Costumes réalisés par Hannah Devin

Quatre ganaches, quatre figures, dont l’uniforme renseigne une fonction. Ci-gît ce que nos sociétés ont conçus pour faire régner un ordre, celui des puissants. Je les couche sur un pan de mur dédié, ils sont punaisés à la verticale, comme l’a été un prophète d’autrefois. Cette installation pose, bien entendu, une problématique liée au pouvoir et à sa représentation. Ce regard attentif porté sur les figures archétypales liées au pouvoir, de la sphère publique et privée, est une prévention poétique. 

L’installation de ces gisants plonge dans les racines de l’image – l’imago de l’antiquité romaine.

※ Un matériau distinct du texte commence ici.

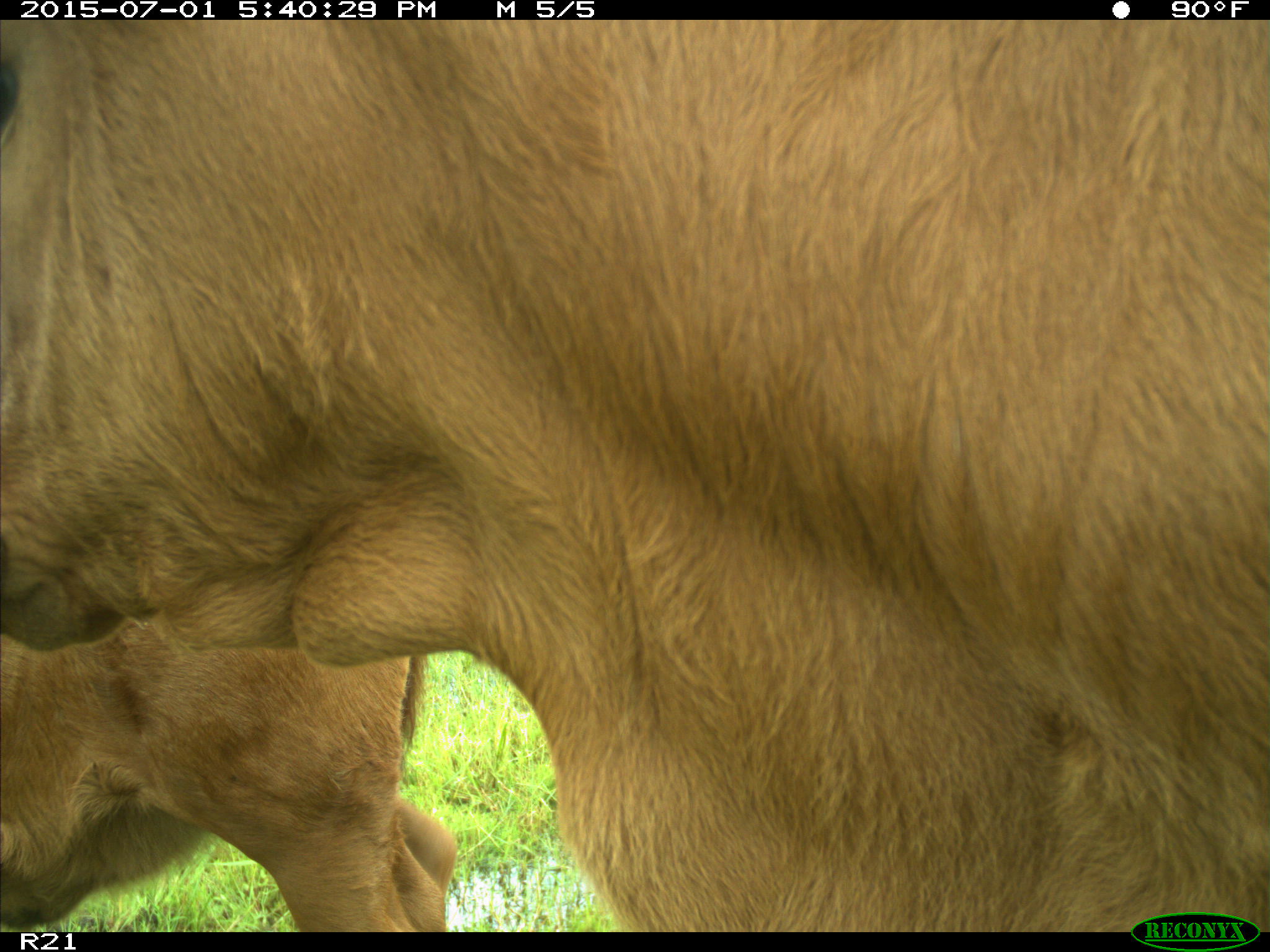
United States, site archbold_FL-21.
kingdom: Animalia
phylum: Chordata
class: Mammalia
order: Artiodactyla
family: Bovidae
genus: Bos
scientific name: Bos taurus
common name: domestic cow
Bos taurus (domestic cow).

L’imago désignait ces masques mortuaires placés dans l’atrium des demeures familiales et témoignaient de la généalogie d’un groupe. L’imago etait accompagné d’un écriteau – le titulus – placé dessous. Cet ensemble, imago et titulus, avait une valeur sacrée mais aussi une valeur juridique. 

Les Gisants sont des anonymes figés dans une forme funéraire, ils signalent ici le caractère puissant du rôle de leurs vies dans la société. Mais leur identité est nulle, malgré le détail des visages, leur généalogie s’abîme dans les stéréotypes de personnages de théâtre.

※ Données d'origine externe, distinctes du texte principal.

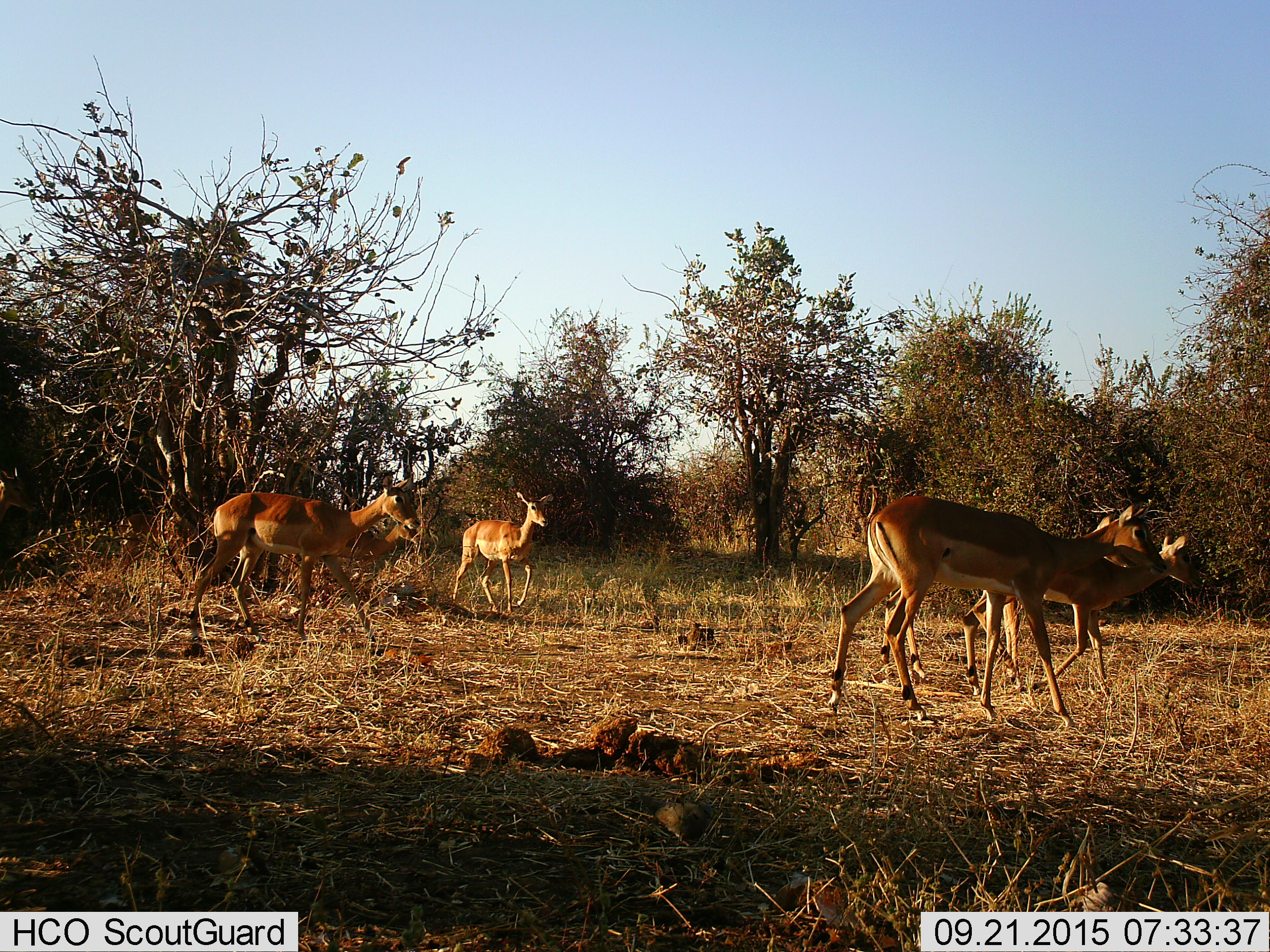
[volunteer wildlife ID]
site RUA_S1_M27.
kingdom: Animalia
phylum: Chordata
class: Mammalia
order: Artiodactyla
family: Bovidae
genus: Aepyceros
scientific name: Aepyceros melampus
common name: impala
Impala (Aepyceros melampus), count 5. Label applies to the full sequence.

Les Gisants conservent la dignité de la verticalité, de la stature. Mêmes morts, ils sont droits, rigides et froids. Que nous veulent-ils au juste ? Nous font-ils l’aveu d’une vie dont les émotions furent verrouillées ? Réclament-ils des free hugs pour pallier une carence d’amour, de compassion ? Ou font-ils barrage pour signifier d’avantage le mur qu’ils représentent ? Ils verdissent, tout de chair, dans les costumes autoritaires d’un pouvoir souverain.